And it's been firmly established that any such accusation about Dave Mack's intentions in writing A Time to Heal is at best a fundamental misreading of the text, at worst a malicious lie. [redacted] As I've already pointed out, it is grossly oversimplistic and wrong to assume that a writer's only motive in telling a story is political commentary or allegory. That may be an influence, but it's merely one of the many factors that shape a story.
For another thing, it was clear that [redacted] was presented as an evil, horrifying thing. Yes, [redacted] was for the best, but it required a disturbing moral compromise to do it, and what really underlined that compromise was that [redacted] that took things way too far. If anything, that was intended as a cautionary statement, pointing out the dangers of crossing the line in the name of what you think is right. It was saying that if you compromise your principles at all, even for the best of reasons, you can't pretend you haven't been seriously tainted.

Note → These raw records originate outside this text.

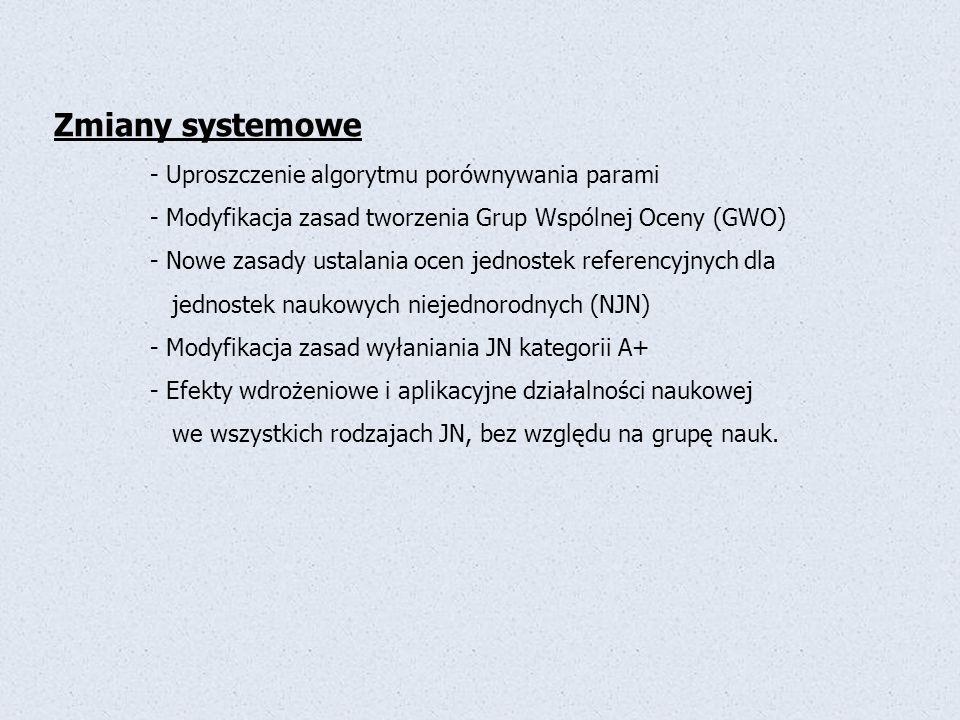 Zmiany systemowe - Uproszczenie algorytmu porównywania parami - Modyfikacja zasad tworzenia Grup Wspólnej Oceny (GWO) - Nowe zasady ustalania ocen jed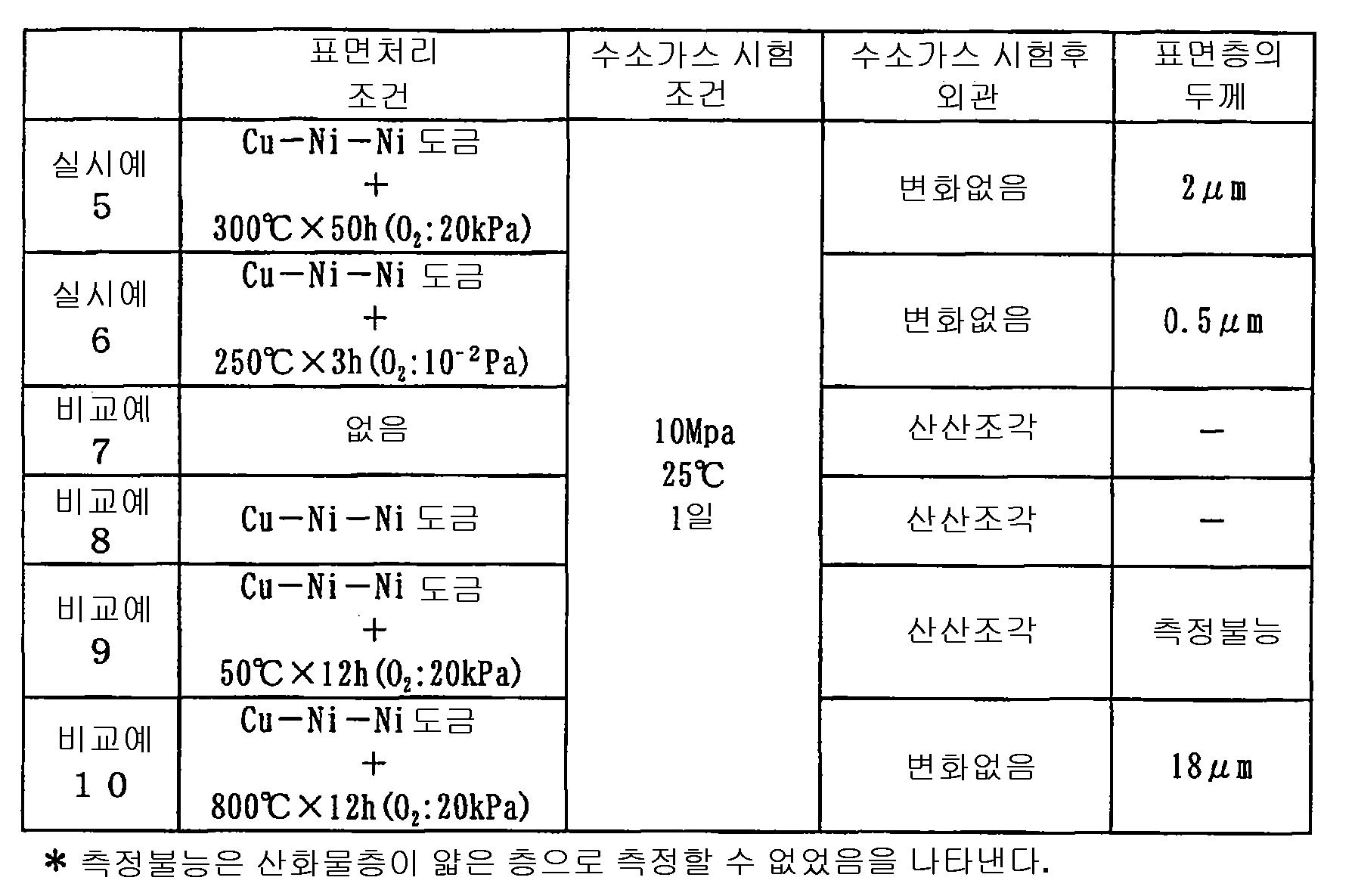 Figure 112004027437911-pct00005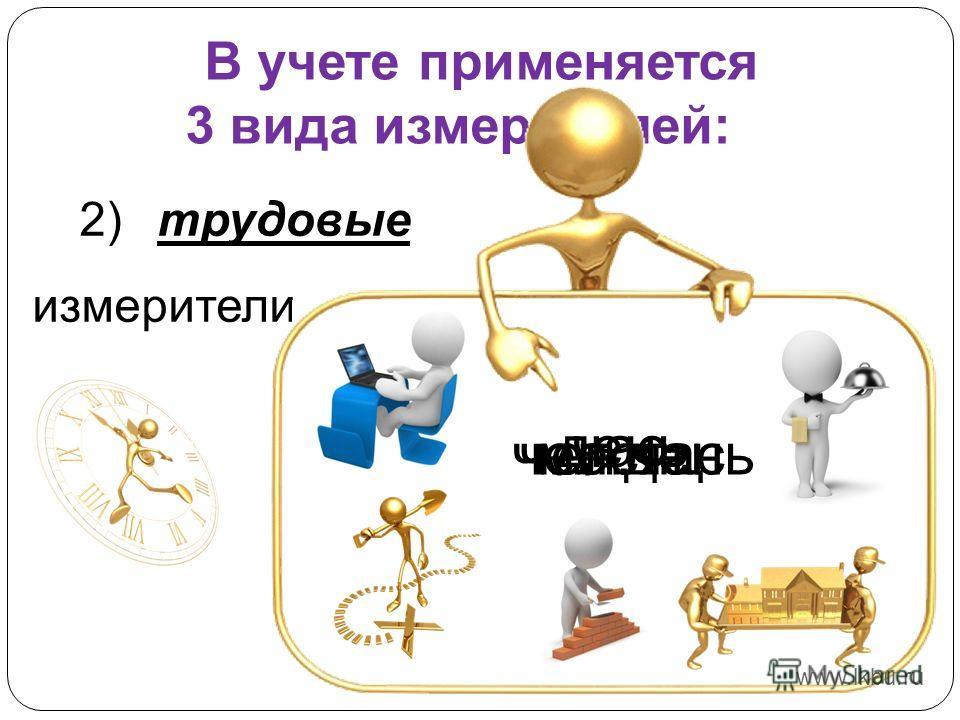 2) трудовые измерители В учете применяется 3 вида измерителей: часдень месяцчел.часчел.день www.lkbu.ru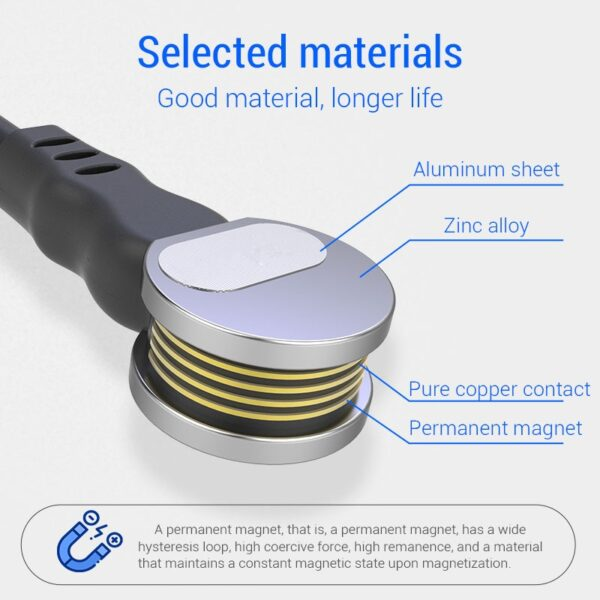 PZOZ Rotate 90 degree Magnetic USB Cable 5A Fast Charging USB C Charger Micro USB Type 5
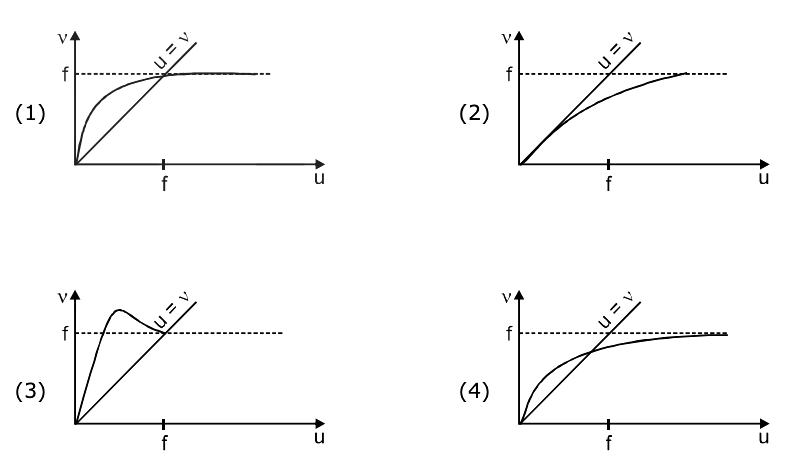 JEE Main 2020 Physics Paper Shift 1 Sept 5 Question 19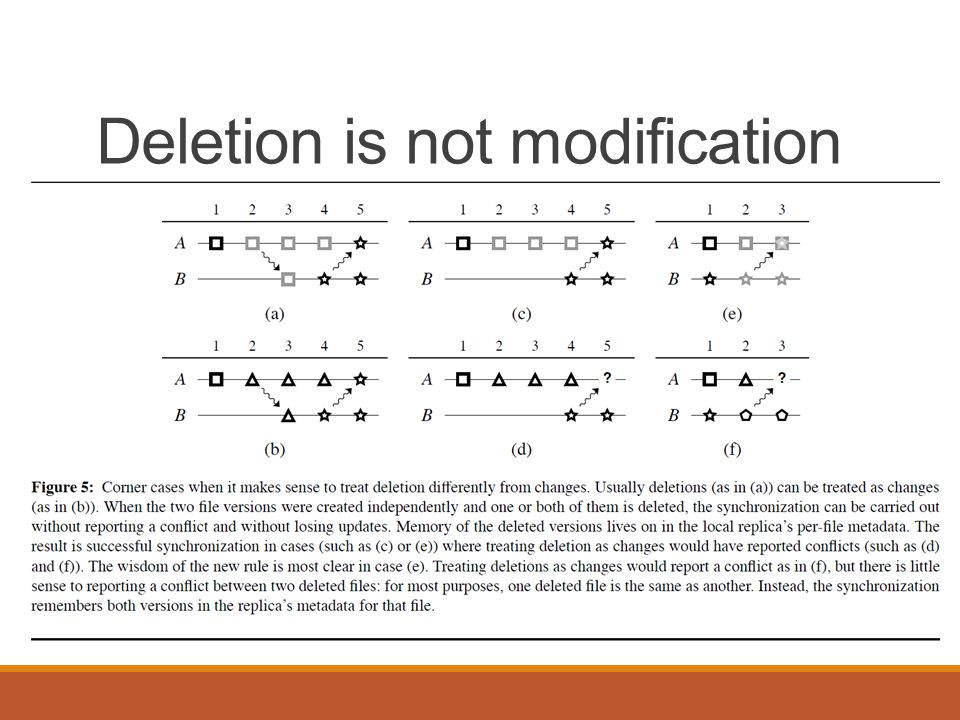 Deletion is not modification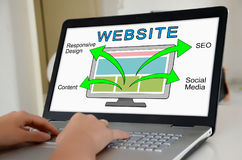 Website concept on a laptop screen. Hands on a laptop with screen showing website concept Royalty Free Stock Image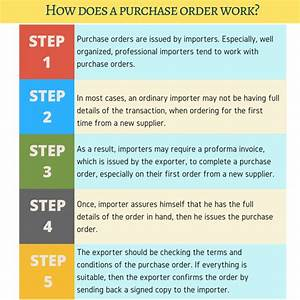 What Is A Purchase Order  How Does It Work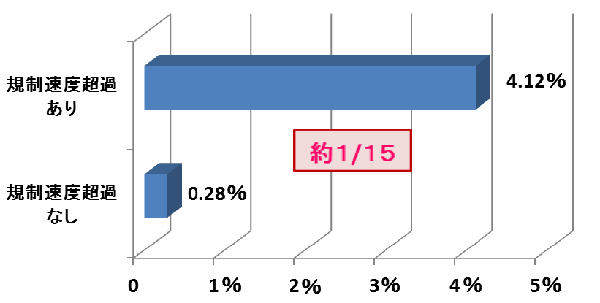 規制速度の被害軽減効果グラフ 参照:警視庁
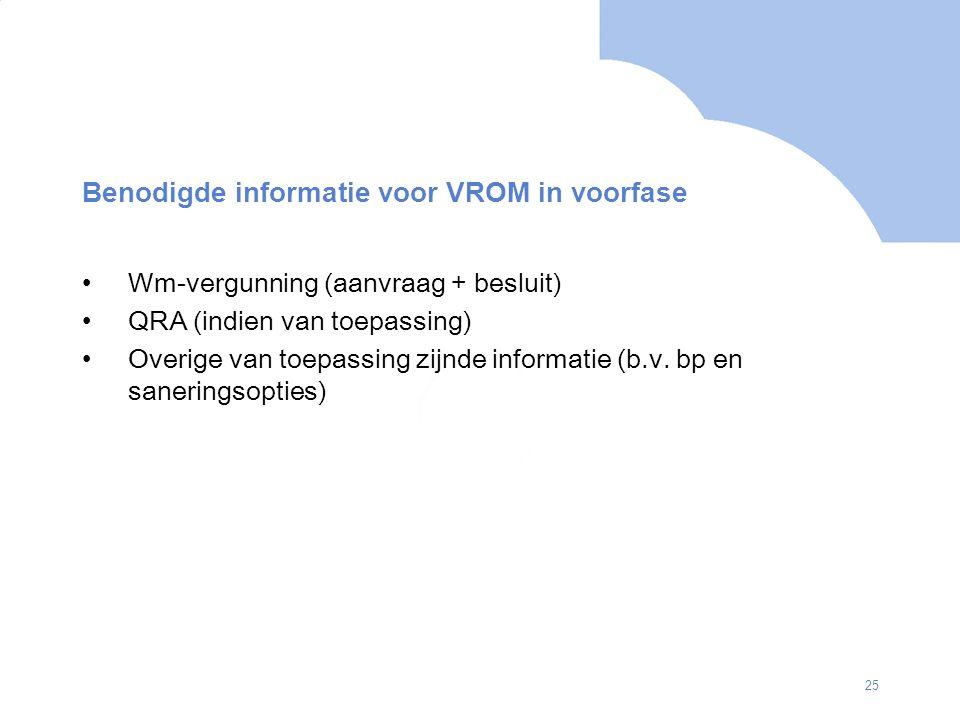 Benodigde informatie voor VROM in voorfase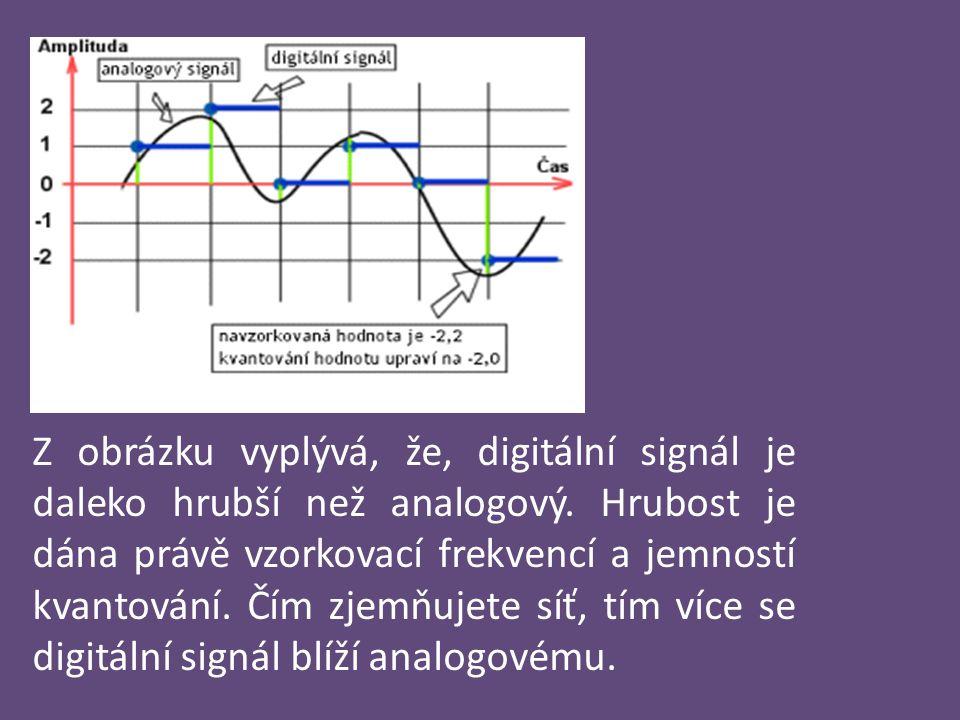 Z obrázku vyplývá, že, digitální signál je daleko hrubší než analogový. Hrubost je dána právě vzorkovací frekvencí a jemností kvantování. Čím zjemňuje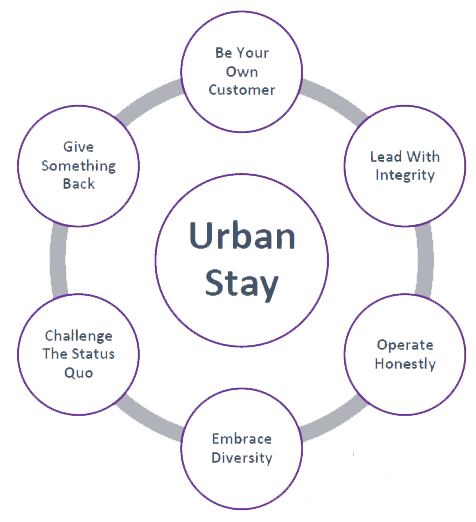 Urban Stay Serviced Apartments London Our Values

I can't understand how anyone can read a David Mack book and see only a simplistic, black-and-white moral parable. His books are full of unnerving, ambiguous situations, stories where the heroes have to make uneasy moral compromises and questionable choices, stories where the nominal antagonists can be sympathetic and admirable, stories where it's unclear whether anyone has really done the right thing. If you think Dave is endorsing or celebrating any of the dark actions taken against the antagonists of his books, you're not paying attention at all. What Dave is doing is not letting his characters off the hook. That's his trademark as a writer. He doesn't pull his punches. He doesn't just bring characters to the brink of death, he kills them hard. He doesn't just have characters flirt with the line between good and evil, he shoves them across it and down the slippery slope, so that they have to face the full, horrifying extent of what it means to make an ethical compromise. He doesn't leave them, or the readers, the comfortable recourse of pat, easy answers. Mirror Spock has to become as ruthless and violent as the Empire he hopes to overthrow. Bashir has to shoot to kill in order to survive on his spy mission. Lonnoc Kedair has to live with a friendly-fire mishap that she caused. And Admiral Ross has to face the knowledge that when he made a deal with the devil for the good of the Federation, he wasn't as able to control that devil as he'd fooled himself into thinking.